Schließlich gibt es noch komplett frei verkäufliche Arzneimittel, diese haben meist nur einen geringen Wirkstoffgehalt und meist nur ein geringes Risiko für Nebenwirkungen. Bei solchen Mitteln spielt der fachliche Rat in den Apotheken dennoch ebenfalls eine Rolle, denn Apotheker wissen, wie solche Medikamente eingenommen werden und welche Wechselwirkungen sie haben können. Aus meiner Sicht spielen die apothekenpflichtigen Arzneimittel eine sehr wichtige Rolle, insbesondere auch im Nacht- und Notdienst. Denn rund die Hälfte der Menschen, die den Notdienst aufsuchen, haben keine ärztliche Verschreibung, sondern möchten ein Arzneimittel aus der Selbstmedikation oder können mit einem solchen versorgt werden. Auch in diesen Fällen ist die sachkundige Beratung ganz wichtig.

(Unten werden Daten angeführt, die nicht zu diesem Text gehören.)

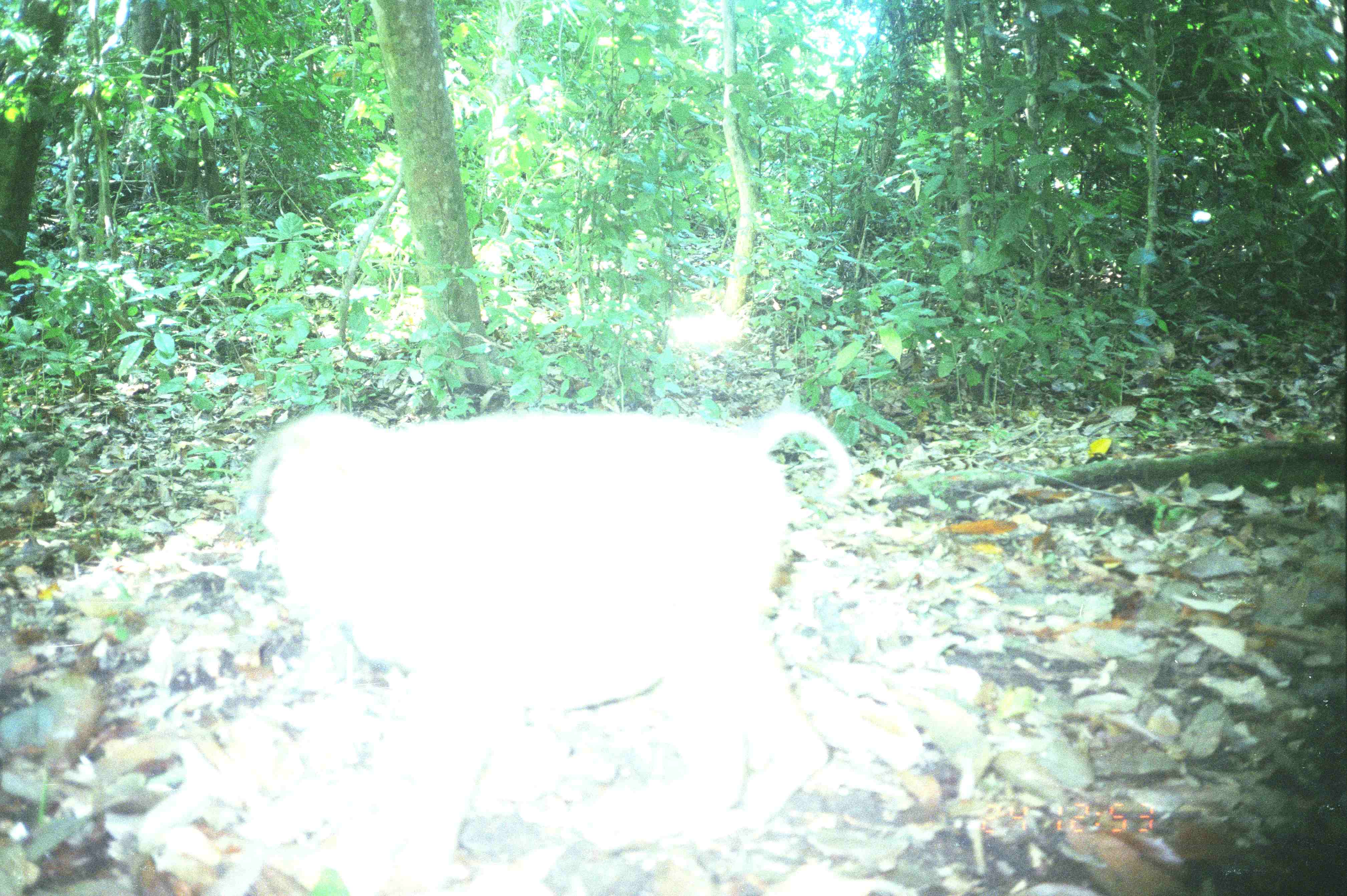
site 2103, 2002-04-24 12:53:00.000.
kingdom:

Warum ist die Apothekenpflicht und damit die Beratung auch für nicht-verschreibungspflichtige Arzneimittel für Patienten so essenziell?

Viele Medikamente sind äußerst beratungsbedürftig, wie Vitamin D oder pflanzliche Präparate. Habe ich zum Beispiel ein gutes pflanzliches Produkt gegen Blasenentzündung, empfehle ich den Patienten, es ein paar Tage zu nehmen und viel zu trinken. Wenn sich jedoch in dieser Zeit keine Besserung einstellt, rate ich dringend zum Arzt zu gehen. Hätte der Patient das Mittel in einer Drogerie ohne Beratung gekauft, wäre das Risiko sehr hoch, dass er die Blasenentzündung verschleppt und unter Umständen eine Nierenbeckenentzündung bekommt.

Wie ist die Qualität von Arzneimitteln in Deutschland zu bewerten?

Bezüglich der Qualität von Arzneimitteln liegen wir im Vergleich zu anderen Ländern weit vorne. Probleme, die in den Apotheken auffallen, melden wir an die Arzneimittelkommission der Deutschen Apotheker. Dort gehen im Jahr etwa 10.000 Meldungen ein. Apotheker haben unter anderem die Aufgabe, Arzneimittel stichprobenartig zu kontrollieren. Indem 18.000 Apotheken, so viele haben wir in Deutschland, das täglich tun, spannen wir ein Sicherheitsnetz für unsere Patienten. Bei der Stichprobe in der Apotheke lässt sich schnell feststellen, ob ein spezieller Saft beispielsweise ausgeflockt oder ob eine Packungsbeilage veraltet ist. Außerdem haben wir mit Securpharm ein europaweites System, an das die Apotheken angeschlossen sind und das in Deutschland sehr gut umgesetzt wird: Hier wird jedes einzelne verschreibungspflichtige Medikament quasi als „Einzelstück“ per Scan kontrolliert und mit einer Datenbank abgeglichen, was wesentlich vor Fälschungen oder Duplikaten schützt.

Wie verhält sich das in den Online-Apotheken?

Viele Online-Apotheken sind registrierte und behördlich überwachte deutsche Vor-Ort-Apotheken, die sind natürlich sicher. Dies gilt aber nicht für Online-Anbieter aus dem Ausland. Diese unterliegen nicht einer Überwachung nach dem deutschen Gesetz und so ist das Risiko groß, dass die Qualität der Arzneimittel nicht in Ordnung ist oder sie gar gefälscht sind.